#### [Problem statement]
Transcribe exactly the lines that fall between the one holding "scientific name: Rodentia" and the one holding "sex: female", inclusive, from the entries below.

Collected data:
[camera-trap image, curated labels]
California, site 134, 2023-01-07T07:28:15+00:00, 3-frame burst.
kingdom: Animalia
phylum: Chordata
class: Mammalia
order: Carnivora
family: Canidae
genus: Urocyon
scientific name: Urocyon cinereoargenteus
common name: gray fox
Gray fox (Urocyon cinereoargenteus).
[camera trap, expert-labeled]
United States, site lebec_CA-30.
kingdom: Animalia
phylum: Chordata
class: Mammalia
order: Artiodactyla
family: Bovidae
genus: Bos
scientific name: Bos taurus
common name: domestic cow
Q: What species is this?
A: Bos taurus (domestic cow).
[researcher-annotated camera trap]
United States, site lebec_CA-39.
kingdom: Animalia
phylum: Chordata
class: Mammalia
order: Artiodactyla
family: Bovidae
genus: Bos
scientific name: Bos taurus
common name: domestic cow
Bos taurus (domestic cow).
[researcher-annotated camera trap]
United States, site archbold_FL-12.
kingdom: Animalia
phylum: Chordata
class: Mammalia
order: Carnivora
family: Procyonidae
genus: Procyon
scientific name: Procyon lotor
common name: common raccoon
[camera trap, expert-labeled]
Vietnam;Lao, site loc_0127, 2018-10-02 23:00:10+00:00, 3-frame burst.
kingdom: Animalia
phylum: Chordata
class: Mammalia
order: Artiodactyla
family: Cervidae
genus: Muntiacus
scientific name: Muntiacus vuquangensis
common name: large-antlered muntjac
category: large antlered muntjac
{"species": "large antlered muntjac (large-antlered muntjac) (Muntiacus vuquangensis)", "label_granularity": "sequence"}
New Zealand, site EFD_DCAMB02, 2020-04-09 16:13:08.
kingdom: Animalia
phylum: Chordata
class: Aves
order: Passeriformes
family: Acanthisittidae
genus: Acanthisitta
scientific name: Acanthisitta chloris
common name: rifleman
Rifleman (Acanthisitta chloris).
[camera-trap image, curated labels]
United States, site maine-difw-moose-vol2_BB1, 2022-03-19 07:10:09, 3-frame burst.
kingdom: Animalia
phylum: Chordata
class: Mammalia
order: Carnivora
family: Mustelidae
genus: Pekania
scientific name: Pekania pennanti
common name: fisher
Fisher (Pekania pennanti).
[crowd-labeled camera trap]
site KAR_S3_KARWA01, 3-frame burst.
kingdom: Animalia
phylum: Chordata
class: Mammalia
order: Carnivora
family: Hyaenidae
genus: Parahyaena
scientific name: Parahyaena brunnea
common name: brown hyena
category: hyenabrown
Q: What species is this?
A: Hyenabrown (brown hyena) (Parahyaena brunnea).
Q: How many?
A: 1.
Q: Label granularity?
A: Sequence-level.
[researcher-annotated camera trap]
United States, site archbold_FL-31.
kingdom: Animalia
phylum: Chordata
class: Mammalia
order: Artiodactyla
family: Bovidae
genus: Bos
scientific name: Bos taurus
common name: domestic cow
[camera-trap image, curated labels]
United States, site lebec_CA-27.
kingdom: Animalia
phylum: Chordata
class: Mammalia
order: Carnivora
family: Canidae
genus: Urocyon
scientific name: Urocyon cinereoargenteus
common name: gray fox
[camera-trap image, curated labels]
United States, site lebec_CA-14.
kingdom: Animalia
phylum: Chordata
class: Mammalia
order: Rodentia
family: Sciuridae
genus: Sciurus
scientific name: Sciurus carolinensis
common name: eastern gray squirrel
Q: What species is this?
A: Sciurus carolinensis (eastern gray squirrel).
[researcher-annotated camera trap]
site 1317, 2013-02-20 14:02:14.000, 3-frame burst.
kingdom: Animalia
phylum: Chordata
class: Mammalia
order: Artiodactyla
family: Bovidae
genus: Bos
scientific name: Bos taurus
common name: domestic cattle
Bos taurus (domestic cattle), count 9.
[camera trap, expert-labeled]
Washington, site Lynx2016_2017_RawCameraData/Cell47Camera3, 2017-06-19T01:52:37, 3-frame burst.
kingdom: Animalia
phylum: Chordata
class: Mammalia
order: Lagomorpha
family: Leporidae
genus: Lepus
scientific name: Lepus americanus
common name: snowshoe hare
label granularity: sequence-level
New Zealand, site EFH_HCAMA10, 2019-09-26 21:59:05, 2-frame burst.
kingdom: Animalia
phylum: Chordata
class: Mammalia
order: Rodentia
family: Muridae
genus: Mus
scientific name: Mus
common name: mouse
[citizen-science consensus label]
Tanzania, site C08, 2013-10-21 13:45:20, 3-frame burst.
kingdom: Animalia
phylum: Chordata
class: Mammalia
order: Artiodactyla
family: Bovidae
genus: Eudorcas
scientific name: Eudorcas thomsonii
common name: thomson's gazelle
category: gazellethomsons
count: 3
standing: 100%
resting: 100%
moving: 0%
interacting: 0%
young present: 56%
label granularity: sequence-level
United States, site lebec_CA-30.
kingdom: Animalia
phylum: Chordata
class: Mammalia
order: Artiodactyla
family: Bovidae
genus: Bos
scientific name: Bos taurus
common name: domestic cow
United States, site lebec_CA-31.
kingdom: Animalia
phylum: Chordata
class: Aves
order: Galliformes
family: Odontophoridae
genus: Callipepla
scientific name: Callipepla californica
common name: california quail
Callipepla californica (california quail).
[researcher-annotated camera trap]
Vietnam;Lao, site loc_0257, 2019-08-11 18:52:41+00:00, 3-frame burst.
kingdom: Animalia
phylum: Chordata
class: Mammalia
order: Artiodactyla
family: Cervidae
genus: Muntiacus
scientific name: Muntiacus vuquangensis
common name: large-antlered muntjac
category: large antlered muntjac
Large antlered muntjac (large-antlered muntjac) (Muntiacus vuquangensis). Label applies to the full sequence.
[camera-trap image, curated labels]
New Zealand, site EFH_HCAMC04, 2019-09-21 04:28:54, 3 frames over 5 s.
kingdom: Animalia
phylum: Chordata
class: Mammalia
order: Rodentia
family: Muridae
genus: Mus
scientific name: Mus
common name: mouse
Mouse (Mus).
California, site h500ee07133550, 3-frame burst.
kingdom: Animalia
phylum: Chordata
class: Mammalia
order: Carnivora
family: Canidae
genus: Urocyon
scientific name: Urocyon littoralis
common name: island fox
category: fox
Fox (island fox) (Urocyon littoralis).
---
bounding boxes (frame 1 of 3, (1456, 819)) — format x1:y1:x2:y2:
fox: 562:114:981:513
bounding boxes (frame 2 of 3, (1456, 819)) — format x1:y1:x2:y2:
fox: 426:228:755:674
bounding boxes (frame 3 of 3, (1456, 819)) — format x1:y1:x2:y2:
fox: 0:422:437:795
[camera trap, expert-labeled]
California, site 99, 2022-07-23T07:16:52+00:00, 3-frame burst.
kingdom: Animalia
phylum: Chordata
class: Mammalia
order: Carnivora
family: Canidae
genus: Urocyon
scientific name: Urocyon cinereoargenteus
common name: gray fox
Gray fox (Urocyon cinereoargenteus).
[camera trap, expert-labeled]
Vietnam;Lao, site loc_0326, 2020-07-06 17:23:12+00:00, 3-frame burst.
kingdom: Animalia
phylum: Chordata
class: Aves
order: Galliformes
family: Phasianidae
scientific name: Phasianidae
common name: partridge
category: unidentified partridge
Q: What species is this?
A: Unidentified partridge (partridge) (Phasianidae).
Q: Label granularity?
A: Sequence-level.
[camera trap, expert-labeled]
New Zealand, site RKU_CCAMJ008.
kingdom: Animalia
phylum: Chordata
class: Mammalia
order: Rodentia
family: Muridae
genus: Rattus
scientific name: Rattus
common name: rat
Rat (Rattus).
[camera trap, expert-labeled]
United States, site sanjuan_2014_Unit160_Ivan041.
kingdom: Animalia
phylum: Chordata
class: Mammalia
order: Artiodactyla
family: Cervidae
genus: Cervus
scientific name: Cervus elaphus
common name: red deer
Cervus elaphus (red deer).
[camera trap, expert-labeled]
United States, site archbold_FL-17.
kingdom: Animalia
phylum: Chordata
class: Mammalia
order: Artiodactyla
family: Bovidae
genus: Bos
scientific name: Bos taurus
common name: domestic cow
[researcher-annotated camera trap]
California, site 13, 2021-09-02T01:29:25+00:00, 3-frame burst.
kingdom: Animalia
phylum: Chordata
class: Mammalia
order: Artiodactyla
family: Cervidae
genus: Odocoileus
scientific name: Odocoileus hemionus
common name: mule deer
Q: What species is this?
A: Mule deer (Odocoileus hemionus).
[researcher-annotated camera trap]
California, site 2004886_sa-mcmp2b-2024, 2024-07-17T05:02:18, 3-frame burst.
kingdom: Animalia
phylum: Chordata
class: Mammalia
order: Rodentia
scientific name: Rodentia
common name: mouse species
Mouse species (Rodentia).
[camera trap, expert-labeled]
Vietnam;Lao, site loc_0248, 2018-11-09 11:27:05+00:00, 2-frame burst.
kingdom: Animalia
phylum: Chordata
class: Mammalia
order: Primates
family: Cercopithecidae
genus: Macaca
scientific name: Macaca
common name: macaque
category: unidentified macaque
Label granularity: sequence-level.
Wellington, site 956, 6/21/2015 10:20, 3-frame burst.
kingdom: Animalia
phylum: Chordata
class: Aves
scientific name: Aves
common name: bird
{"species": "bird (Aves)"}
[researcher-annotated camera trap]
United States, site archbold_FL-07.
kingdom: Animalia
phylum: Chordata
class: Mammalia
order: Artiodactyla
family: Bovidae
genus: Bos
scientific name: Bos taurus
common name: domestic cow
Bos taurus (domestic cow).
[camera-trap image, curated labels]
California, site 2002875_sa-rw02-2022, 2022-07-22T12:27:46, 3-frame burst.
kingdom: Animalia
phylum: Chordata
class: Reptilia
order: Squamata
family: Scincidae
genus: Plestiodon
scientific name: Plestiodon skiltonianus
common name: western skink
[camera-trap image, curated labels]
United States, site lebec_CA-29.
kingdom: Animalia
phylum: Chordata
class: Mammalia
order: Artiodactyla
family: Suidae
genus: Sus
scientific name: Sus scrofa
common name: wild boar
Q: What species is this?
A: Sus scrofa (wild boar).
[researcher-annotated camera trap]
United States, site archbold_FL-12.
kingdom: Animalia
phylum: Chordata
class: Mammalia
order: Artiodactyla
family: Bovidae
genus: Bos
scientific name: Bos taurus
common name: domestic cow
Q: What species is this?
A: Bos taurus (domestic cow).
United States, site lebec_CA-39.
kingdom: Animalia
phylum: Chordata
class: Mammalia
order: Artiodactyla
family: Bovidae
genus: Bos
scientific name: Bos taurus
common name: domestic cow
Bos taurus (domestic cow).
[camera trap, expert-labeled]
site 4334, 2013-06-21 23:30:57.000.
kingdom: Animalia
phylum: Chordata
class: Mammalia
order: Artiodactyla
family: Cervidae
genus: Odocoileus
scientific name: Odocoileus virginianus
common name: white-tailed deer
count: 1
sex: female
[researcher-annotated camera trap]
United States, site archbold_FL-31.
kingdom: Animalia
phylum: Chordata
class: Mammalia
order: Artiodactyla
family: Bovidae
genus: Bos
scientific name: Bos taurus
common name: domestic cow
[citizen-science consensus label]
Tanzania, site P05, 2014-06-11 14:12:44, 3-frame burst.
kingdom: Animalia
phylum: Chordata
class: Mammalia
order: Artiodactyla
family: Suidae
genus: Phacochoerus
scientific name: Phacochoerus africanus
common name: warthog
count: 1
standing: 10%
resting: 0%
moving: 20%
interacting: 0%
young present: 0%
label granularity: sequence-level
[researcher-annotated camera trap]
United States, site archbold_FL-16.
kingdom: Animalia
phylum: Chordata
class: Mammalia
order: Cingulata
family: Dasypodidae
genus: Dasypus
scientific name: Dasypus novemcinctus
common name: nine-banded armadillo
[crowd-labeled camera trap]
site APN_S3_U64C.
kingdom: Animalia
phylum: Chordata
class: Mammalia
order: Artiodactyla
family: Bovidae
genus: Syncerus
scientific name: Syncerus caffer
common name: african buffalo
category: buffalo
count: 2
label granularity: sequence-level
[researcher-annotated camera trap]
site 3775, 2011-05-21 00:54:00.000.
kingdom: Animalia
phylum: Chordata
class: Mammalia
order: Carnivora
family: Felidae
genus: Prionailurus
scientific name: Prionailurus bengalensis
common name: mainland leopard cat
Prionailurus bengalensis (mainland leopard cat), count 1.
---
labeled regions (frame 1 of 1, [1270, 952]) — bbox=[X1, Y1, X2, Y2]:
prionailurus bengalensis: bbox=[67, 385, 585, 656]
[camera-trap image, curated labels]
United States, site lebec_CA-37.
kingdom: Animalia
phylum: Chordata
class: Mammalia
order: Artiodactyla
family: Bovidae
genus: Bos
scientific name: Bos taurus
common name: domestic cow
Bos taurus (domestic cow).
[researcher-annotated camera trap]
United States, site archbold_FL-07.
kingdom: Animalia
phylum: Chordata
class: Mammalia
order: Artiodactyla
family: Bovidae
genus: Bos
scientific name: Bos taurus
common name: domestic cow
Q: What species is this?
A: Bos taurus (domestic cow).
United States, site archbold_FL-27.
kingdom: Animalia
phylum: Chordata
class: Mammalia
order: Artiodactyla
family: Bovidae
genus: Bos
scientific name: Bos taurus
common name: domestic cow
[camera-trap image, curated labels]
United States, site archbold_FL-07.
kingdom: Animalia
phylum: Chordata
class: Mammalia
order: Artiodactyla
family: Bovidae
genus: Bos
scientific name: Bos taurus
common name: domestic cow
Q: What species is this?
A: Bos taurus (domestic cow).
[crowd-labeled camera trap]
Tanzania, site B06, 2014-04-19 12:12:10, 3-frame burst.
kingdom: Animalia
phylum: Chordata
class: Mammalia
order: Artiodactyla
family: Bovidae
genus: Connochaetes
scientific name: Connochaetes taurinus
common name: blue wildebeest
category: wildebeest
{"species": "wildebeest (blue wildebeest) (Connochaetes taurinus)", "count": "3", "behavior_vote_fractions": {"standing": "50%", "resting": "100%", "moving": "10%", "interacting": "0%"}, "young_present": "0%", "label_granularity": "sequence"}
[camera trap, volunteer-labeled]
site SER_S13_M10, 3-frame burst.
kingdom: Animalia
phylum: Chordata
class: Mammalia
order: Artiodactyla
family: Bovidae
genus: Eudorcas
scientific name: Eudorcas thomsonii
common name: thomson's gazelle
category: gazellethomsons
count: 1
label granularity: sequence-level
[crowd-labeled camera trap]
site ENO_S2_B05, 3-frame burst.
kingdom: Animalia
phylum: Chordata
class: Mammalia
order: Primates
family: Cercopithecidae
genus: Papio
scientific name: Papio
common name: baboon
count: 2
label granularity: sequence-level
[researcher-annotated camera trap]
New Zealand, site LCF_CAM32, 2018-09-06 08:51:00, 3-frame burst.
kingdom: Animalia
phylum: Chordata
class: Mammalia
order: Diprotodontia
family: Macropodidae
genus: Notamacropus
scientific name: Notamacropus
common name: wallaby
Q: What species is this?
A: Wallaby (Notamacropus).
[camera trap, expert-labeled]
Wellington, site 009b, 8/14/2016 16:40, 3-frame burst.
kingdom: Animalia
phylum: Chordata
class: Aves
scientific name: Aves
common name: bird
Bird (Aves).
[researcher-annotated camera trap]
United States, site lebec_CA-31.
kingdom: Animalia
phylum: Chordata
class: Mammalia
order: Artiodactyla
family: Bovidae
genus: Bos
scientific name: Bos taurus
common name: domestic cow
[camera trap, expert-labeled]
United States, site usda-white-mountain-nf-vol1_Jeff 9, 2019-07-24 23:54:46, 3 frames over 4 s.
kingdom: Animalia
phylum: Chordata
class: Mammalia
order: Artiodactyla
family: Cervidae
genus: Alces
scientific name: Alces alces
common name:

#### [Result of the exercise]
scientific name: Rodentia
common name: mouse species
Mouse species (Rodentia).
[camera trap, expert-labeled]
Vietnam;Lao, site loc_0248, 2018-11-09 11:27:05+00:00, 2-frame burst.
kingdom: Animalia
phylum: Chordata
class: Mammalia
order: Primates
family: Cercopithecidae
genus: Macaca
scientific name: Macaca
common name: macaque
category: unidentified macaque
Label granularity: sequence-level.
Wellington, site 956, 6/21/2015 10:20, 3-frame burst.
kingdom: Animalia
phylum: Chordata
class: Aves
scientific name: Aves
common name: bird
{"species": "bird (Aves)"}
[researcher-annotated camera trap]
United States, site archbold_FL-07.
kingdom: Animalia
phylum: Chordata
class: Mammalia
order: Artiodactyla
family: Bovidae
genus: Bos
scientific name: Bos taurus
common name: domestic cow
Bos taurus (domestic cow).
[camera-trap image, curated labels]
California, site 2002875_sa-rw02-2022, 2022-07-22T12:27:46, 3-frame burst.
kingdom: Animalia
phylum: Chordata
class: Reptilia
order: Squamata
family: Scincidae
genus: Plestiodon
scientific name: Plestiodon skiltonianus
common name: western skink
[camera-trap image, curated labels]
United States, site lebec_CA-29.
kingdom: Animalia
phylum: Chordata
class: Mammalia
order: Artiodactyla
family: Suidae
genus: Sus
scientific name: Sus scrofa
common name: wild boar
Q: What species is this?
A: Sus scrofa (wild boar).
[researcher-annotated camera trap]
United States, site archbold_FL-12.
kingdom: Animalia
phylum: Chordata
class: Mammalia
order: Artiodactyla
family: Bovidae
genus: Bos
scientific name: Bos taurus
common name: domestic cow
Q: What species is this?
A: Bos taurus (domestic cow).
United States, site lebec_CA-39.
kingdom: Animalia
phylum: Chordata
class: Mammalia
order: Artiodactyla
family: Bovidae
genus: Bos
scientific name: Bos taurus
common name: domestic cow
Bos taurus (domestic cow).
[camera trap, expert-labeled]
site 4334, 2013-06-21 23:30:57.000.
kingdom: Animalia
phylum: Chordata
class: Mammalia
order: Artiodactyla
family: Cervidae
genus: Odocoileus
scientific name: Odocoileus virginianus
common name: white-tailed deer
count: 1
sex: female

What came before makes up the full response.